I mean we’re talking about a man who was wrongfully convicted and was nearly executed by the state. Even if it’s just a “single incident,” it is so grave a single instance of injustice that it seems heartless to throw out the lower court’s ruling.

Justice Ruth Bader Ginsburg’s dissent – joined by Justices Sotomayor, Breyer, and Kagan –  is just dope and far more persuasive than the majority opinion. Check her out (emphasis mine, legal notation removed for clarity):

Based on the evidence presented, the jury could conclude that Brady* errors by untrained prosecutors would frequently cause deprivations of defendants’ constitutional rights. The jury learned of several Brady oversights in Thompson’s trials and heard testimony that Connick’s Office had one of the worst Brady records in the country…Because prosecutors faced considerable pressure to get convictions…and were instructed to “turn over what was required by state and federal law, but no more,” … the risk was all too real that they would err by withholding rather than revealing information favorable to the defense.

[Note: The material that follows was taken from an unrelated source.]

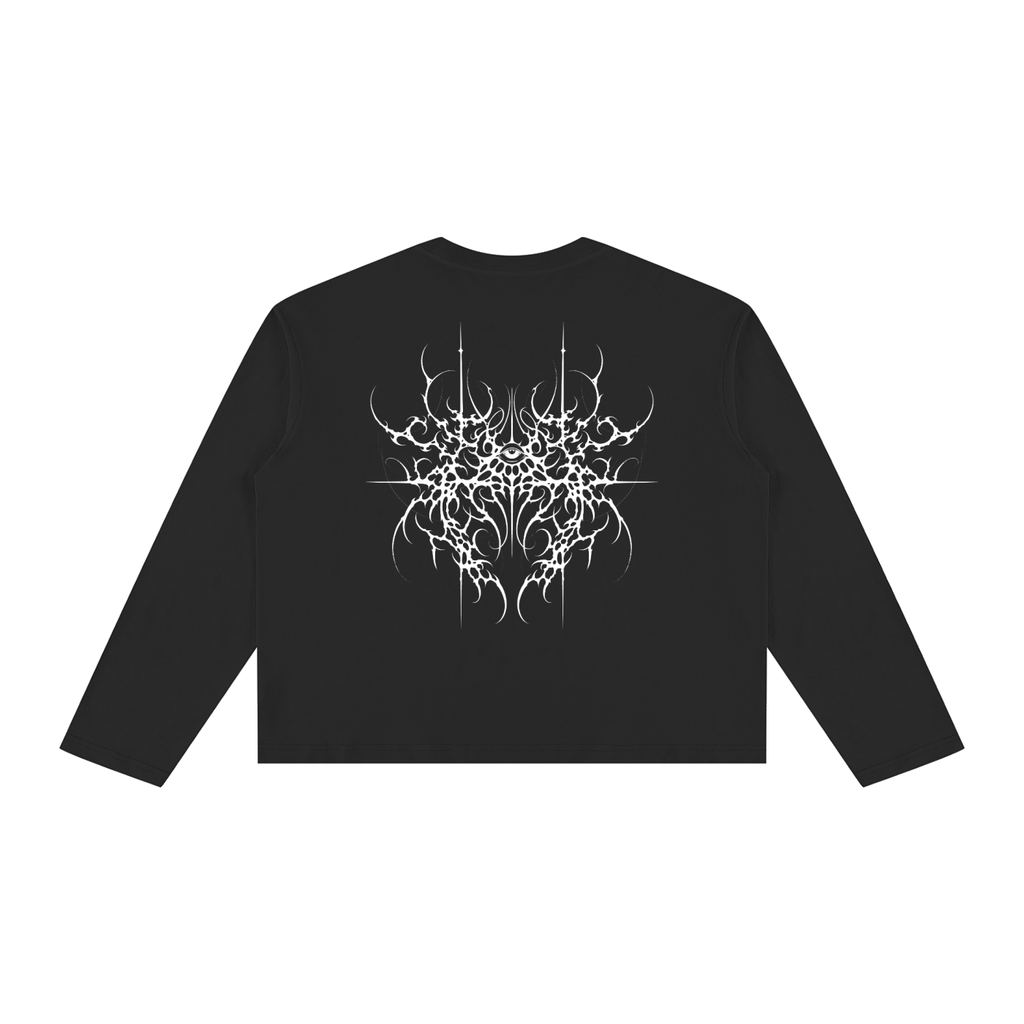 Always Seen Unisex Vintage Wash Long Sleeve Boxy T-Shirt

In sum, despite JUSTICE SCALIA’s protestations to the contrary…the Brady violations in Thompson’s prosecutions were not singular and they were not aberrational. They were just what one would expect given the attitude toward Brady pervasive in the District Attorney’s Office. Thompson demonstrated that no fewer than five prosecutors—the four trial prosecutors and Riehlmann—disregarded his Brady rights. He established that they kept from him, year upon year, evidence vital to his defense. Their conduct, he showed with equal force, was a foreseeable consequence of lax training in, and absence of monitoring of, a legal requirement fundamental to a fair trial.

Sounds like a pattern to me, what with the “one of the worst Brady records in the country” part.

But with the majority’s decision in this case, the Troy Davis case earlier this week, and past decisions like Ledbetter v. Goodyear Tire & Rubber Co. and Ashcroft v. Iqbal, it is clear that there is a pattern of this Supreme Court making it really hard for regular people to access the courts and, if they do, making it nearly impossible to win their cases.


*Note: “Brady” refers to a previous Supreme Court decision in Brady v. Maryland (1963).  The Court held in Brady that the prosecutor must disclose evidence or information that would prove the innocence of the defendant – or reduce the defendant’s sentence.